I completed the series with a story on Southcentral Foundation and the lessons it offers not only for NARA and Native Americans, but all health providers.  

NARA eventually agreed to work with me on setting up a web site. We developed a plan, and the organization found a designer. We would call it Wellness Longhouse, and it would feature on its home page the Wellness Circle divided into four parts: Wellness for physical health and medicine; Wholeness, for traditional healing; Balance for mental health, and Hamony for addiction and recovery. Each of these would open to pages with directories of service, blogs, news, and resources. The home page would also include a forum for interaction among users and tribal health leaders, a portal to the nine reservations in Oregon and a portal for youth health issues.

But as of this writing, the site is still a work in progress and not up and running. I hope it will be taking shape by the end of this month and plan to keep helping NARA develop content for it.

My editor, Joany Carlin, and I decided to roll out the project as an occasional series.
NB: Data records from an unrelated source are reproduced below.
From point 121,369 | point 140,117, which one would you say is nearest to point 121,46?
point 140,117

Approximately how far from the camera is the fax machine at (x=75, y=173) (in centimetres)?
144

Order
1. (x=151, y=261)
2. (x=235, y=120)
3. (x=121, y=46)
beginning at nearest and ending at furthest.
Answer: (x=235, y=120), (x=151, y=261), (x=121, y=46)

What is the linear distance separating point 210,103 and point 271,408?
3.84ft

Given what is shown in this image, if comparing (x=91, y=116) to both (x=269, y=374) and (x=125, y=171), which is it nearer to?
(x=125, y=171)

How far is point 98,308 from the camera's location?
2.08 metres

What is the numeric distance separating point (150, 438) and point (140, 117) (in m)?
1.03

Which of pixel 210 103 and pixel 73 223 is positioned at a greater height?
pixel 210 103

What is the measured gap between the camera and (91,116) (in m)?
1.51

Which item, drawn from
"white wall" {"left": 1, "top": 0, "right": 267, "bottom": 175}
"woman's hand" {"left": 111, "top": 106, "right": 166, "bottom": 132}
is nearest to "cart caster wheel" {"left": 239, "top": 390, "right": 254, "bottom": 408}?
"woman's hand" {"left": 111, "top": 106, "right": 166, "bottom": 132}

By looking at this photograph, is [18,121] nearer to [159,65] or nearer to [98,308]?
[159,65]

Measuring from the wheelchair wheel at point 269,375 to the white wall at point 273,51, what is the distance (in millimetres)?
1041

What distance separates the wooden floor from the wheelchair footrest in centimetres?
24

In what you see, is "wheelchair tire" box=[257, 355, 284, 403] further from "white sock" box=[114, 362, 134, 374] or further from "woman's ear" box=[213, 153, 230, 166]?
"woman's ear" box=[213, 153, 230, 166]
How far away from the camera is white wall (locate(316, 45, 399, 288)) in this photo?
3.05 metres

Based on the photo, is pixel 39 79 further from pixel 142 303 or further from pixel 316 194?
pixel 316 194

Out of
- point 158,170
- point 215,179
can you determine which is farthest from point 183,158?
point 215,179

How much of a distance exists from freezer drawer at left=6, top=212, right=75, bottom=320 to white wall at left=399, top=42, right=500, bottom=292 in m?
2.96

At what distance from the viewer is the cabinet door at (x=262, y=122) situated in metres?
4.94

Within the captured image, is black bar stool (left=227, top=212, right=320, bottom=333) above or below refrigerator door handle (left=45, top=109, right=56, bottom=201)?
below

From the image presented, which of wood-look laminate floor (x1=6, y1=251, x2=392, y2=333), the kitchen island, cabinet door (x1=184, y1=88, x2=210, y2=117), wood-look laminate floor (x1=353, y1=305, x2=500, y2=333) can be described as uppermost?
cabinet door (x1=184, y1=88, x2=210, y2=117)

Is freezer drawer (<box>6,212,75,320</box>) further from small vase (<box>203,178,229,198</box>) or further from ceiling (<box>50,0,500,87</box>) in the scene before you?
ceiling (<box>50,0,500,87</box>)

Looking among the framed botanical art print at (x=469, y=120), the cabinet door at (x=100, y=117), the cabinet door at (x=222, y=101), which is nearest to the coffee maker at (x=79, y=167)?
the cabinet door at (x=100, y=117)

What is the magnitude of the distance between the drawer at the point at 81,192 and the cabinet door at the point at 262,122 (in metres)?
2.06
I usually prefer running a series on consecutive days, but in this case having the stories come out every two or three weeks kept Native Americans in the news over a period of months for the first time in years.  The first story came out May 3; the next, May 27. The third part ran in June, and part four runs Sunday, July 8. The final piece is scheduled for July 22.

I’ve had lots of positive reaction from readers and the Native American community, but it is hard to say what good will come of this project. I talked to scores of experts, took hundreds of pages of notes at conferences and workshops, read dozens of studies, but I think I was right in writing mostly about the individual lives of Native Americans. That seemed to do more than any studies, facts and figures to help our readers understand their Native American neighbors. And that’s what journalism should do.